A low-power wide-area network (LPWAN or LPWA network) is a type of wireless telecommunication wide area network designed to allow long-range communications at a low bit rate among things (connected objects), such as sensors operated on a battery. The low power, low bit rate, and intended use distinguish this type of network from a wireless WAN that is designed to connect users or businesses, and carry more data, using more power. The LPWAN data rate ranges from 0.3 kbit/s to 50 kbit/s per channel.
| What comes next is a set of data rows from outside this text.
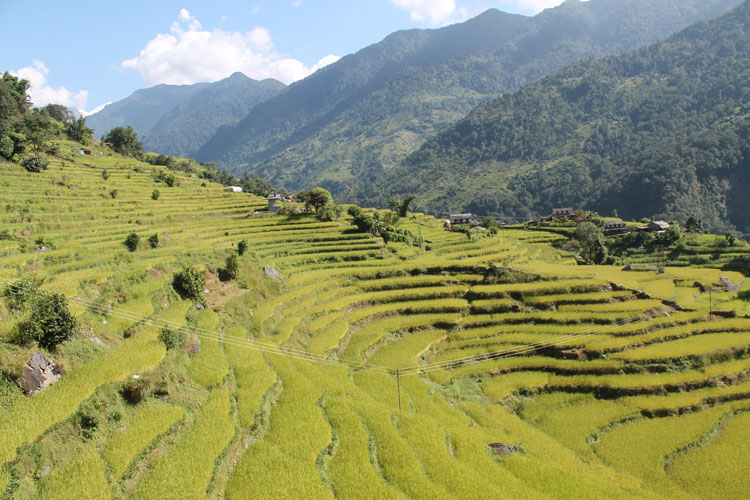 The 4 day Poon Hill Trek, Nepal : Farms close to the end of the trek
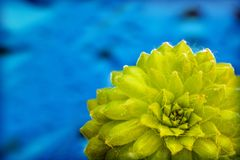 Green seccullent macro flower in blue background and wallpapers in top high quality prints royalty free stock image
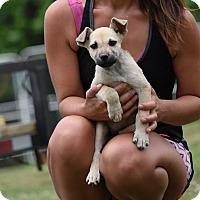 Adopt A Pet :: Carol Ann - Groton, MA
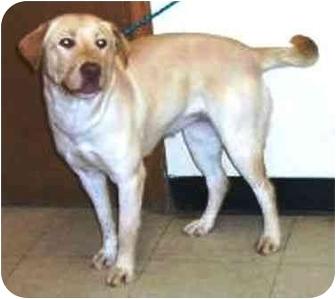 Labrador Retriever Mix Dog for adoption in Osseo, Minnesota - Hannah lab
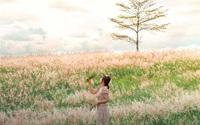 Gia Lai: Tháng 10 về đồi cỏ hồng đẹp mơ màng níu chân kẻ mộng mơ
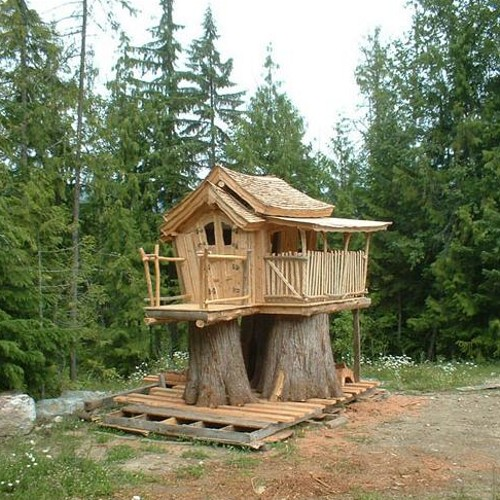Casa na Árvore - Tree House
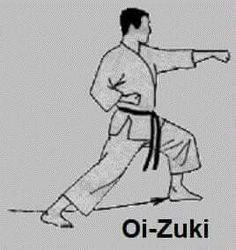 SHOTOKAN Karate Training, Combat Training, Jiu Jitsu, Shotokan Karate Kata, Muay Thai Martial Arts, Kyokushin Karate, Art Poses, Dojo, Goju Ryu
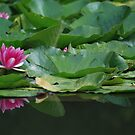 Lotus by Hans Kool
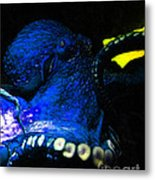 Creatures Of The Deep - The Octopus - V6 - Blue Metal Print by Wingsdomain Art and Photography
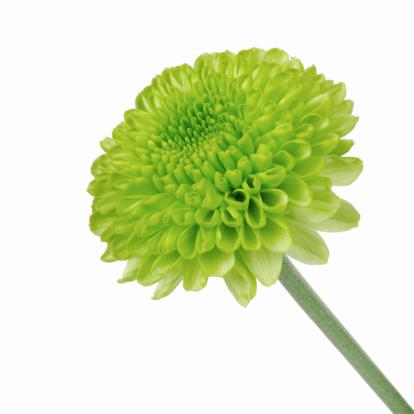 キク科「Close up of chrysanthemum」:スマホ壁紙(7)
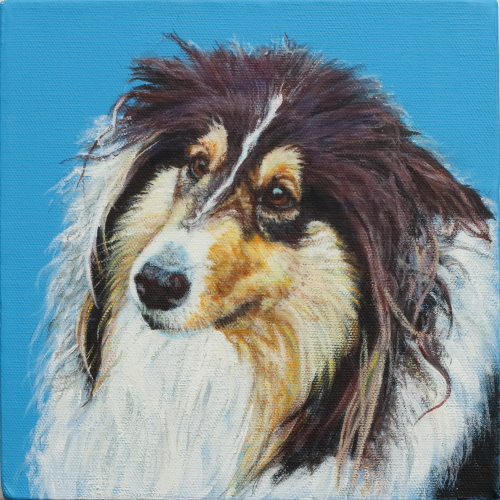 Sheltie Painted on 3D canvas 20cms x 20cms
A LPWAN may be used to create a private wireless sensor network, but may also be a service or infrastructure offered by a third party, allowing the owners of sensors to deploy them in the field without investing in gateway technology.
LPWAN Attributes:
1. Long range: The operating range of LPWAN technology varies from a few kilometers in urban areas to over 10 km in rural settings. It can also enable effective data communication in previously infeasible indoor and underground locations.
2. Low power: Optimized for power consumption, LPWAN transceivers can run on small, inexpensive batteries for up to 20 years.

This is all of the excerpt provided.